CNOOC, China’s third largest oil company, plans to boost output to 513 million barrels of oil equivalent (BOE) in 2017, up more than 18 percent from 2014, chief financial officer Zhong Hua told reporters at its results briefing.
But cost cuts will also be a top priority as it braces for long-term oil price weakness. Last month, CNOOC said it planned to slash 2015 capital spending by 26-35 percent to 70 billion-80 billion yuan, while still trying to raise output by up to 15 percent to 495 million BOE.
CNOOC reported net profit of $9.69 billion for last year, up 6.5 percent year on year, as cost cuts, lower tax payment and higher output helped offset the slide in global oil prices.
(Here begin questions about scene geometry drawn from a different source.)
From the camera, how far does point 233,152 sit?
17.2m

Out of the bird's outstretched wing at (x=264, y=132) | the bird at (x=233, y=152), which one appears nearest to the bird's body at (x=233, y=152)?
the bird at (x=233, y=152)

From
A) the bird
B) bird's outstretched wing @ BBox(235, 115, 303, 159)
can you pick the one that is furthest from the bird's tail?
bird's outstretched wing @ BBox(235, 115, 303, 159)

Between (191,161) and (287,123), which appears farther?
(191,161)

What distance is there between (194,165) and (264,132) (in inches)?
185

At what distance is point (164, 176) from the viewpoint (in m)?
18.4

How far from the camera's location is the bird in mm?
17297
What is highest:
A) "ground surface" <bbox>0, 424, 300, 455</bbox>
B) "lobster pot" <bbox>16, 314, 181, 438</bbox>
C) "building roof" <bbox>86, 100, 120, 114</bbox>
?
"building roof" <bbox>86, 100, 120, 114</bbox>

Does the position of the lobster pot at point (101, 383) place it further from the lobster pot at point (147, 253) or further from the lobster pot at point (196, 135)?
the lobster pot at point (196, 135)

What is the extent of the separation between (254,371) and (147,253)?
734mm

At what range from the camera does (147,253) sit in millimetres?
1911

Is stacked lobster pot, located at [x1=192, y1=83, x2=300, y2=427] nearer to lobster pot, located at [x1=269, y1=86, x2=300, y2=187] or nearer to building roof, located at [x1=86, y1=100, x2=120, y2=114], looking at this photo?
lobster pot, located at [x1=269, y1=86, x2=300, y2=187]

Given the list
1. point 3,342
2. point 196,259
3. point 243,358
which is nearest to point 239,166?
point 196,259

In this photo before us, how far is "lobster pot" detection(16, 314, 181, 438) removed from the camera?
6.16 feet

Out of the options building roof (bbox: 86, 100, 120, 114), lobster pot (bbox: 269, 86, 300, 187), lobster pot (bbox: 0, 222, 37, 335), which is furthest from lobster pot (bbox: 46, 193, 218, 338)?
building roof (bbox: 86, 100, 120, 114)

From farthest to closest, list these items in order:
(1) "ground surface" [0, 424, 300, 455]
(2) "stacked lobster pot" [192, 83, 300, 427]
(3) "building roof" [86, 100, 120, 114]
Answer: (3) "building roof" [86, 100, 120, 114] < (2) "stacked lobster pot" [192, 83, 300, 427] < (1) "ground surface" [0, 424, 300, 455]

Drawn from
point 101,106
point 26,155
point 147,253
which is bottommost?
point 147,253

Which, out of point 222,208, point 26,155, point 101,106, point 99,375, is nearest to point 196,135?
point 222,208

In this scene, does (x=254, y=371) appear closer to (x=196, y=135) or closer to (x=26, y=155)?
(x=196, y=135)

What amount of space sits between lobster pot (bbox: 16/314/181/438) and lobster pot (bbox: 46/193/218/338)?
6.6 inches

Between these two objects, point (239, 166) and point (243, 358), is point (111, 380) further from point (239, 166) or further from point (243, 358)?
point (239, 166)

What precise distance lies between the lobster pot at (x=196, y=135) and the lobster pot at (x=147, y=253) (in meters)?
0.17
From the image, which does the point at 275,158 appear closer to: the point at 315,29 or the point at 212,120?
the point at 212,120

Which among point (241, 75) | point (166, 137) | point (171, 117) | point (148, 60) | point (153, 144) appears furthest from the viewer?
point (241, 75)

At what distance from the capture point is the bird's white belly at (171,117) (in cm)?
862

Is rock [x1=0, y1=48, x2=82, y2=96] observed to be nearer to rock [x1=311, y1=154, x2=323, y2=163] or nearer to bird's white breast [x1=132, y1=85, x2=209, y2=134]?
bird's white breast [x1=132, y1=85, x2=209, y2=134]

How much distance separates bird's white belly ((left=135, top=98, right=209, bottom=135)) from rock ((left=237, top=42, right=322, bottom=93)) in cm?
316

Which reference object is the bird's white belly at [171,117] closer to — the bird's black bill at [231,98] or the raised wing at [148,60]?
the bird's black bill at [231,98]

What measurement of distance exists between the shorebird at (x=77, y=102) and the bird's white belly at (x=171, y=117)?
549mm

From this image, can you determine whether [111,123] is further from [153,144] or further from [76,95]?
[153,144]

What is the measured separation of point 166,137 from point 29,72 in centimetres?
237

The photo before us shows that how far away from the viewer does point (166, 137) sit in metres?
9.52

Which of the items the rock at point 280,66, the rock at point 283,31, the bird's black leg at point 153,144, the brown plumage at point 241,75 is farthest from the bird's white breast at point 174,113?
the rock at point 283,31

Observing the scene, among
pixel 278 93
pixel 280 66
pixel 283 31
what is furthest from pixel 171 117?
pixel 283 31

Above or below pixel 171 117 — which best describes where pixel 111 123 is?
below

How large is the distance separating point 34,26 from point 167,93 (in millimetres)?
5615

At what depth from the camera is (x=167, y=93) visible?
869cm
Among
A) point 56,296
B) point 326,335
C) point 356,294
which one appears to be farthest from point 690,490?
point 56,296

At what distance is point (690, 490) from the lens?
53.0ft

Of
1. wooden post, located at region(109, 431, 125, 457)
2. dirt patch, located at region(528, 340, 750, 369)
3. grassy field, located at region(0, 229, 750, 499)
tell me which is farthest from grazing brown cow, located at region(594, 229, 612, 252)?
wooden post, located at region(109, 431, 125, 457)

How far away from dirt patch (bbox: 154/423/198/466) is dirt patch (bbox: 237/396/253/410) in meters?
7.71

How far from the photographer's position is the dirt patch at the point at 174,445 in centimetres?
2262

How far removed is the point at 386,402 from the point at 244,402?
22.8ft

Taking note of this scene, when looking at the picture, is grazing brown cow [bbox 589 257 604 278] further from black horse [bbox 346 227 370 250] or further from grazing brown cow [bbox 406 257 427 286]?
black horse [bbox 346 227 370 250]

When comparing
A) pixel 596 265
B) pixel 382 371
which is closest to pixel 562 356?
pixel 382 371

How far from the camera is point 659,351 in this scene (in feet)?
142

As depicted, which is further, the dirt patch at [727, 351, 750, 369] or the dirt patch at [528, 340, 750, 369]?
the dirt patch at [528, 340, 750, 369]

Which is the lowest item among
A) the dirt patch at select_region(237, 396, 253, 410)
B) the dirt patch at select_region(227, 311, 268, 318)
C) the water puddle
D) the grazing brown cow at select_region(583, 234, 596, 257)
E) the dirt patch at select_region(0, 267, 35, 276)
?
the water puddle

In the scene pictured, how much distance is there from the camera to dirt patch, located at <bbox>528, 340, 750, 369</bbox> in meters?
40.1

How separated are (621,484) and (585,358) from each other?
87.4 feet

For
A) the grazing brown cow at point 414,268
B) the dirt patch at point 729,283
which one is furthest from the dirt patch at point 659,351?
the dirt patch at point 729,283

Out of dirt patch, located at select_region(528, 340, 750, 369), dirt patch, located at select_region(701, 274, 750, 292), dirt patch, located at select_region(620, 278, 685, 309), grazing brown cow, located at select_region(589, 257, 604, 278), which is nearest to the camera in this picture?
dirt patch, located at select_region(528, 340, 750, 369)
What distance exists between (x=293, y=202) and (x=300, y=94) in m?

The clampdown on CNOOC’s costs echoes moves by Chinese oil majors PetroChina and Sinopec Corp. Oil prices have skidded about 50 percent since June, and a government-led probe into graft in the state sector has added to pressure to rein in spending.
CNOOC sold some ageing conventional natural gas assets in Canada last year, and took an asset impairment of 4.1 billion yuan in 2014 on some of its projects in Canada, Gulf of Mexico and Britain.
The Chinese company is also looking for overseas acquisition opportunities as part of its long-term expansion strategy, Wang told reporters. But it will be more flexible in making acquisitions, such as using shares instead of cash only. CNOOC attributed its 2014 profit rise in part to a 6 percent decrease in production costs to $42.3 per BOE last year.